Les femmes des médias congolais sont depuis le 8 mars 2007 en campagne de lutte contre les violences sexuelles en milieux de la presse. Ladite campagne s’achève le 10 décembre 2007.

Le monde entier a célébré ce jeudi 8 mars 2007 la Journée internationale de la femme. «Mettre fin à l’impunité sur les violences faites à la femme», est le thème choisi cette année. A cet effet, plusieurs manifestations ont été organisées à travers la capitale dans le cadre de la commémoration de cet anniversaire.
Tel est le cas du séminaire qui s’est clôturé ce jeudi, organisé par le Syndicat national des professionnels de la presse (Snpp), en la paroisse Notre dame de Fatima.
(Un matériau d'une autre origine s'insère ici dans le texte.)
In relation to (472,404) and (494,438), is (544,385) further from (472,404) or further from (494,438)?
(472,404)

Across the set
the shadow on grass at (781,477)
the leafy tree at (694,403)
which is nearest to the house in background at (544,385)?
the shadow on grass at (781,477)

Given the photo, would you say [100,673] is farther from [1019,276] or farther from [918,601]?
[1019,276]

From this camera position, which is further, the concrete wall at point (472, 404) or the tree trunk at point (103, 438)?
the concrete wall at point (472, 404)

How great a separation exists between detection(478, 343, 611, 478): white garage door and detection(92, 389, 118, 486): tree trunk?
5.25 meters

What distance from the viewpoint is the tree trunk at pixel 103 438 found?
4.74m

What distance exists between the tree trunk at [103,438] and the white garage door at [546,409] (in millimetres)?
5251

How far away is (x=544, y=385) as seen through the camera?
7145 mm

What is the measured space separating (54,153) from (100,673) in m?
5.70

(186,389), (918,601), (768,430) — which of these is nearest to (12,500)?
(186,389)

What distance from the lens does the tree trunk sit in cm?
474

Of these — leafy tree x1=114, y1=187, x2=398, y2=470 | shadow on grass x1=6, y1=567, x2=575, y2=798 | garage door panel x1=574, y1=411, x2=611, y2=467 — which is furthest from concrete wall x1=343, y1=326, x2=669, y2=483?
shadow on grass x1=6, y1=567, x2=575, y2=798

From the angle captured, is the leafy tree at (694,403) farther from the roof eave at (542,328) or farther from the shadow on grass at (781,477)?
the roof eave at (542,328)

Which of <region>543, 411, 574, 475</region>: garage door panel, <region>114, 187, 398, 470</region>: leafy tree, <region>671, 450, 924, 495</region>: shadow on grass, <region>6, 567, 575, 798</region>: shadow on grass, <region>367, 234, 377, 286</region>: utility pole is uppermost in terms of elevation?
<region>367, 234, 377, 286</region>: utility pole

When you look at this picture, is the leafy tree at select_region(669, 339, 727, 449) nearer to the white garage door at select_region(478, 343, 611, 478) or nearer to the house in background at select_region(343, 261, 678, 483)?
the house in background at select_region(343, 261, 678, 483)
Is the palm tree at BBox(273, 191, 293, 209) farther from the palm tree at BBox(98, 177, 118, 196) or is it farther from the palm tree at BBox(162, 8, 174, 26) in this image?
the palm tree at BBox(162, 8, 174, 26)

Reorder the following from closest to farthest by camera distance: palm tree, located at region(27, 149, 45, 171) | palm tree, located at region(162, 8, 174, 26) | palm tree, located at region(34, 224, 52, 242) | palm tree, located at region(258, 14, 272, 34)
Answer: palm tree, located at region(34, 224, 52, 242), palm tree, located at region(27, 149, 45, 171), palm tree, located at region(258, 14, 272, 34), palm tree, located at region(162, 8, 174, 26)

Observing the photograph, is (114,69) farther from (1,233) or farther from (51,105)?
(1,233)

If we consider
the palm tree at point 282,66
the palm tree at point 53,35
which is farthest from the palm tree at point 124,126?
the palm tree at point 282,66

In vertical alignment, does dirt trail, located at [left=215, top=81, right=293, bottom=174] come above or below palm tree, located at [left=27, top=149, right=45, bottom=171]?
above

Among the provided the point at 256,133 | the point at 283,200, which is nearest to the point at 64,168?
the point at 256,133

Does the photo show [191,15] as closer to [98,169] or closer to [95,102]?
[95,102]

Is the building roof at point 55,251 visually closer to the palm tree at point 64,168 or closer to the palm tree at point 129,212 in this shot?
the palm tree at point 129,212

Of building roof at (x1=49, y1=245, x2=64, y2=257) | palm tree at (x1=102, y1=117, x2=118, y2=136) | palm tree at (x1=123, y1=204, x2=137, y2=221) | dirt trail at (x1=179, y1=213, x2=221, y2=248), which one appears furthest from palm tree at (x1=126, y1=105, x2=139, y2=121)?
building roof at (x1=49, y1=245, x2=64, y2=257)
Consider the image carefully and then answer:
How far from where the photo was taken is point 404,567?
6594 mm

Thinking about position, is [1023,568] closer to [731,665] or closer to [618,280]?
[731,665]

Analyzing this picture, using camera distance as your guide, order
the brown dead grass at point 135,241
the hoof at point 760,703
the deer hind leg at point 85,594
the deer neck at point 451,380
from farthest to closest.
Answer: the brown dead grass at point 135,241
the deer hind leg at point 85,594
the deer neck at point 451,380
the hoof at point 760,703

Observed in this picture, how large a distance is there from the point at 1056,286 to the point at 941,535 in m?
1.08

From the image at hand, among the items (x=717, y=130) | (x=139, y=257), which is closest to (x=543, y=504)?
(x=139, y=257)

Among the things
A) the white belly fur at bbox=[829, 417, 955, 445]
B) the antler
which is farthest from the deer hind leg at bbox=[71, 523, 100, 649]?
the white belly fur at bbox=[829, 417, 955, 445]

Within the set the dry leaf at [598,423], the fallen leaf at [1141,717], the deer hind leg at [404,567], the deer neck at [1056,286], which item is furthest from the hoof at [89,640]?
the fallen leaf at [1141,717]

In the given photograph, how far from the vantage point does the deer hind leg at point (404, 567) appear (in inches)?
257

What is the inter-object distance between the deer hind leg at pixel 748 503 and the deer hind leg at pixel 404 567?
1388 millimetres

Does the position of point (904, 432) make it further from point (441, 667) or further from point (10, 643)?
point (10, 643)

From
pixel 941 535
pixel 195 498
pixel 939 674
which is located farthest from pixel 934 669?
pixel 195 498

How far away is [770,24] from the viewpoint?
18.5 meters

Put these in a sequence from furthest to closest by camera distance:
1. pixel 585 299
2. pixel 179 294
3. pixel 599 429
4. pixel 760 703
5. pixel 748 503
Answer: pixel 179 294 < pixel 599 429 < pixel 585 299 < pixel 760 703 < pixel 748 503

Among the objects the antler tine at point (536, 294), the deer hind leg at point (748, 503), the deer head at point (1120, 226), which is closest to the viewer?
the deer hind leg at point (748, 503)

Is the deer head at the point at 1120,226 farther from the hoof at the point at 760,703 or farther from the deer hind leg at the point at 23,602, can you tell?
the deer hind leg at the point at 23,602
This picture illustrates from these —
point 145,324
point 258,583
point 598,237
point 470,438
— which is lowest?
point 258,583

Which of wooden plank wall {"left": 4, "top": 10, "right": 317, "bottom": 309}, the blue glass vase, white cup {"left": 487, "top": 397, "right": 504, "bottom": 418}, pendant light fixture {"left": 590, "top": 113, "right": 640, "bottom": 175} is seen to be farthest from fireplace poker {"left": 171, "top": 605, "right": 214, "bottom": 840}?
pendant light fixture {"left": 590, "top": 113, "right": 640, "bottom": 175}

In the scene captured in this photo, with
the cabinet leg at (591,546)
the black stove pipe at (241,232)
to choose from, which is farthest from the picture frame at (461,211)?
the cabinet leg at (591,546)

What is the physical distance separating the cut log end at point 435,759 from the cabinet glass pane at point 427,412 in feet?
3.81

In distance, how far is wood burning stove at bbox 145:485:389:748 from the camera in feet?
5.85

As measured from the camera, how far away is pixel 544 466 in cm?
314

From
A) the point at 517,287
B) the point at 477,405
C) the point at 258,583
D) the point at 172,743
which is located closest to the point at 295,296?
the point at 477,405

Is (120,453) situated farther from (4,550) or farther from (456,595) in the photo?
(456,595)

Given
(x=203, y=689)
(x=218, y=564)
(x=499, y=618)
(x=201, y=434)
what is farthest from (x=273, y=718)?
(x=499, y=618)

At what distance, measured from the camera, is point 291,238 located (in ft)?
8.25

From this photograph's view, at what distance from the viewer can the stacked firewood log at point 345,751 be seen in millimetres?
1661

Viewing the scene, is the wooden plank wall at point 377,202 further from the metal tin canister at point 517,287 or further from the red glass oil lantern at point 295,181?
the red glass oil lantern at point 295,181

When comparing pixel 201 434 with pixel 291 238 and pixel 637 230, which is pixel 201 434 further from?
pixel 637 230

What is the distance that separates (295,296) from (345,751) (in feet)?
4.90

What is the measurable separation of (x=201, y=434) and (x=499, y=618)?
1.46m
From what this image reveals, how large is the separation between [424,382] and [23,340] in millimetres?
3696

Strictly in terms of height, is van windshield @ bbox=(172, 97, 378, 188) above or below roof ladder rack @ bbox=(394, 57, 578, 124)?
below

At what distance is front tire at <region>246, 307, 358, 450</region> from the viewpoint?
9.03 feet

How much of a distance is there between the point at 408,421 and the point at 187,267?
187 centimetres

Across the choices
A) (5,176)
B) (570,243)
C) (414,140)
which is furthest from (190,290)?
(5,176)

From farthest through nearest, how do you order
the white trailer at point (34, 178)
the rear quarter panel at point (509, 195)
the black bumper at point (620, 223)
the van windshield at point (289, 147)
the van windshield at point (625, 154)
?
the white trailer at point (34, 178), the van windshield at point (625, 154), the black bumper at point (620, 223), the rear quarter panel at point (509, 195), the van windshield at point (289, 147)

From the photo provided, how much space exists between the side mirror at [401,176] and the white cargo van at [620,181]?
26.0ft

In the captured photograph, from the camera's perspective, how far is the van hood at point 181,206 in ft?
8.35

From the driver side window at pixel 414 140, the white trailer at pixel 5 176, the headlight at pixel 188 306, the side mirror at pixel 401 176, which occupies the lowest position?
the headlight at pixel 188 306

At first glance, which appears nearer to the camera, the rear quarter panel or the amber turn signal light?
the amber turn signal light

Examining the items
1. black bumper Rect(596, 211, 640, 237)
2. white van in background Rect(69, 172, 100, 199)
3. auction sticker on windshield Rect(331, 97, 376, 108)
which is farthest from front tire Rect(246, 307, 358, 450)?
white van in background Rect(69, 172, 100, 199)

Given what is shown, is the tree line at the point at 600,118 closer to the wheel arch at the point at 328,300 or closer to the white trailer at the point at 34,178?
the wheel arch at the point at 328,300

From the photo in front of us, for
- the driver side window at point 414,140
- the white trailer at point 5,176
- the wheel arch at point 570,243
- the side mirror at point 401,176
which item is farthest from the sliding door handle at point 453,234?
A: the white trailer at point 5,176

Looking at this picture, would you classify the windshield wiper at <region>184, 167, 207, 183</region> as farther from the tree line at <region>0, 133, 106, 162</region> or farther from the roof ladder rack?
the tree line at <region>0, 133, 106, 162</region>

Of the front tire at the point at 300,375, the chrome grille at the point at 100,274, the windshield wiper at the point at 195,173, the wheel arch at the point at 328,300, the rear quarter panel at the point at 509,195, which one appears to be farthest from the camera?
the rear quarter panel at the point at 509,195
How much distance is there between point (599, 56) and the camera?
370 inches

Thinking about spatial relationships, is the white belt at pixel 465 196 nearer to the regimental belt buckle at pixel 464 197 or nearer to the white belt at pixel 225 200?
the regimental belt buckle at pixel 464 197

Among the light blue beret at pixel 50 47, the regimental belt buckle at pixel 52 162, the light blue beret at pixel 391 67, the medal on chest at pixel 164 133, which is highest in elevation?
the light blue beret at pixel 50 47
C’était donc une occasion pour ce syndicat de procéder au lancement de la campagne nationale de lutte contre le harcèlement sexuel dans les médias qui, selon lui, constitue une menace permanente contre le respect et la dignité de la personne humaine.
Dans son mot de circonstance, M. Stanis Nkundiye, secrétaire général du Syndicat national des professionnels de la presse (SNPP) a invité les femmes des médias à se mobiliser davantage autour du SNPP pour que le contrat de travail dans les entreprises privées et le barème de Mbudi dans le secteur public soient une réalité vivante au sein du secteur des médias.
Il a indiqué que son syndicat a reçu plusieurs plaintes et témoignages de ses affiliés qui ont été victimes du harcèlement sexuel. Selon ces témoignages, le harcèlement est utilisé comme une arme lors de l’embauche, pour l’octroi d’une promotion en grade ou pour la désignation à effectuer une mission de service.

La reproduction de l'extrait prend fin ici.